I'll bet, too that at least one of you here this morning even modeled your life on it. It's called "Easy Rider." It's the story of two young men on low-slung motorcycles who set out on a cross-country trip across America with no particular destination in mind. Along the way they find themselves occasionally in danger and sometimes among friendly natives. They finally arrive in New Orleans where they go through a drug-filed nightmare. Then violent death overtakes them.
In other words, freedom begins in discipline. Discipline springs from obedience. The Latin root of the word is to "hear" or to "listen." To whom will you listen? Who are you going to follow? Who will you serve? Bob Dylan sang, "You've got to serve somebody." Who are you going to serve? To whom or to what will you be obedient?
That is an insight that we need to come to terms with if we are going to make meaningful choices in life. We may want to choose the path that looks convenient and seems comfortable, but that is a snare and an illusion. It is, as Jesus says in the Gospels, a road that leads to disaster.
We are tempted, not only as individuals, to take the easy well-traveled path, but we are tempted collectively. We have always been tempted to settle our disputes by force; that is the easy well-traveled path, and history is a vivid document of where that road leads. The way to peace is narrow and hard and there are few who travel that road.
We have always been tempted to protect our possessions at the expense of others; that is a well-traveled road and there are many who travel it. It is much more difficult to confront the problem of universal human needs and how to solve them and there are few that travel that way.
In the realm of politics it is always a temptation to surrender our responsibility and let someone else carry the burden; that is a broad road that leads to only one end. It is much more difficult to hold oneself accountable for what happens and speak the truth in love; that is the hard road less traveled by.
When it comes to the problems of the environment, it is easier to dismiss the imminent danger and go on with life as we have known it, even though we know from reliable witnesses where that road leads. To take on a personal responsibility for the air, the water, the forests, and for continued employment and economic strength is a hard road and few there be who travel it.
In the church it is far easier to sail along on an even keel, keeping the waters smooth, than it is to risk ourselves for the sake of Christ and the Gospel. We grow so complacent and so comfortable. Sometimes a financial crisis shakes us up. Sometimes a change in pastors. Pastors come and pastors go (and someone out there just muttered, "Thank God!"). But, it is the Gospel that stirs the waters - or should, if we would only hear the Word of God - not the going or coming of a pastor.

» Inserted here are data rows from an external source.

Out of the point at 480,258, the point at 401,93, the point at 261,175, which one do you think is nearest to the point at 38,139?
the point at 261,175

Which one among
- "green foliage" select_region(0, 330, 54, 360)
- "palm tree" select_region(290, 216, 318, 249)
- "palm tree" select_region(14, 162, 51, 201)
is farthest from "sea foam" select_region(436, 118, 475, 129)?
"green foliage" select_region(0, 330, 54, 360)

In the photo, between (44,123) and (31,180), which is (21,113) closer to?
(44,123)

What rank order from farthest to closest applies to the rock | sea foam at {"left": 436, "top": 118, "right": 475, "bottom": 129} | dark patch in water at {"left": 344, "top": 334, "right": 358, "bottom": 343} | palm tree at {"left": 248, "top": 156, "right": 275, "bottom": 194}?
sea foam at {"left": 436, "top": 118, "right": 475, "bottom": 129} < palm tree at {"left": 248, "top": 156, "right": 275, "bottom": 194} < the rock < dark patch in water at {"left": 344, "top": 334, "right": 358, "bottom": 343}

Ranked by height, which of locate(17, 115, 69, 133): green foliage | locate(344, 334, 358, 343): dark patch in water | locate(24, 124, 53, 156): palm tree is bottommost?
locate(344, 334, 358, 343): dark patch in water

The temptation which we all face, in our own lives, in our society, and in the church is to take the path of least resistance. But, deep within every one of us there is the call to be heroic - the call to take up the cross. There is a road less traveled, and there is something within us that pulls us down that path. It is the road that takes Jesus from Bethlehem to the Place of the Skull - Golgotha, from the manger to the cross. We may successfully thwart the inclination, but it is there. We may play the game close to the vest, but there are many of us who will never cease to wonder at what might have been, if we had been obedient to the inner voice. "If I had only taken the right path," we say.
The great chapters of history have never been written by those who were content to take the easy road. Instead they have been written by women and men who went down the road less traveled with dedication, self-discipline, honor, duty, and self-denial, taking up the cross and risking it all for something greater than themselves. They are the people who have always known that there are things in life worth serving, no matter what the cost.
- There is a grave stone back near Kearney, Nebraska which has on it the name, Susan Hale. As a young bride, Susan and her husband were part of the gold rush on the Oregon Trail, but she drank some contaminated water, came down with a high fever, and died before they reached Fort Kearney. Her husband made a coffin for her body from their wagon, and buried her mortal remains on the highest knoll he could find, driving in a few wooden stakes so that he would be able to find the place again after he had gone on West and made his fortune. But he changed his mind. Instead of going west, he retraced his steps eastward to St. Joe, Missouri, which was the closest outpost of European life, and had a stonecutter cut into granite her name and the date of her death. Then he tried to get someone to haul it westward, but no one would. They didn't have time or space; their wagons were loaded, and they were impatient to get to the gold fields. So he bought a wheelbarrow, put the stone on it, and pushed it all those miles to Kearney and set it up over her grave.
What choices do you face today? What roads are before you in your life? Which one will you choose? The well traveled path? The path of least resistance? Will you choose that way which leads you in the footsteps of Christ? Remember that God is with you in your choosing. God is with you as you travel. God is calling you to life. Thanks be to God. Amen.